The November News Book Club pick is “There’s No Crying in Newsrooms: What Women Have Learned About What It Takes to Lead” by Kristin Gardy Gilger and Julia Wallace.
This was our closest vote yet. “There’s No Crying in Newsrooms” won by one vote. (Thank you to everyone who answered my plea yesterday to vote to break the tie.) I’m still looking forward to reading “Couples Who Work” and “The Culture Map” on my own time though. Let me know if you’d like to discuss those separately, and we can set up a discussion.
Our host for this discussion, Anita Zielina, the Director of News Innovation and Leadership at the CUNY Newmark Graduate School of Journalism, will lead our conversation. An experienced digital media executive, Anita is leading the creation of CUNY’s new executive program in news innovation and leadership. I first met Anita in her past role as Chief Product Officer at Switzerland’s Neue Zuercher Zeitung Media Group.
We’ll meet on Zoom to discuss the book Monday Nov. 25 at 1 p.m. EST. (It’s the Monday before Thanksgiving — you won’t want to do any work anyway that week, so take an hour out of your day to chat with us!)
You can click here to add it to your Google calendar. As always, you can join the conversation on Slack as well or on Twitter with the hashtag #NewsBookClub. You can purchase a copy here or, of course, check your local library.
There will be no shortage of things for us to discuss about “There’s no Crying in the Newsroom.” The book documents how women have broken through leadership ranks in newsrooms over the past 40 years. The book’s authors are two Arizona State University journalism professors. They both have decades of journalism experience and each were top editors in newsrooms.
Gilger and Wallace interview more than 100 women in news including Arianna Huffington, Melissa Bell, Jill Abramson, and more. Here’s a review from the site Women 2.0:
“Based in the notoriously aggressive and traditionally masculine world of news and media, the authors Kristin Grady Gilger and Julia Wallace (both news veterans) ask the questions you’ve always wanted to know from the women at the top: ‘How did you get where you are?’ ‘What did you say to the creepy guys at work?’ ‘Do you think you made the right decision to (not) have kids?’ and ‘What can I do today to get ahead?’

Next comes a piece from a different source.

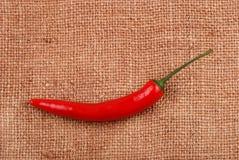 Roodgloeiende Spaanse peperpeper op een jute Stock Afbeelding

Each book chapter concludes with advice to the reader. ‘Be your authentic self,’ ‘dress the part’ and ‘learn as much as you can’ may be cliche statements but don’t get stuck on them – this is one of the few leadership books in which each chapter becomes more compelling than the last. The authors weave the stories of dozens of women leaders into the broader history of gender and civil rights in America, and in how news and journalism are changing in the digital age.”
I can’t wait to start reading “There’s No Crying in Newsrooms,” and I have no doubts that we’ll have an outstanding conversation on the book.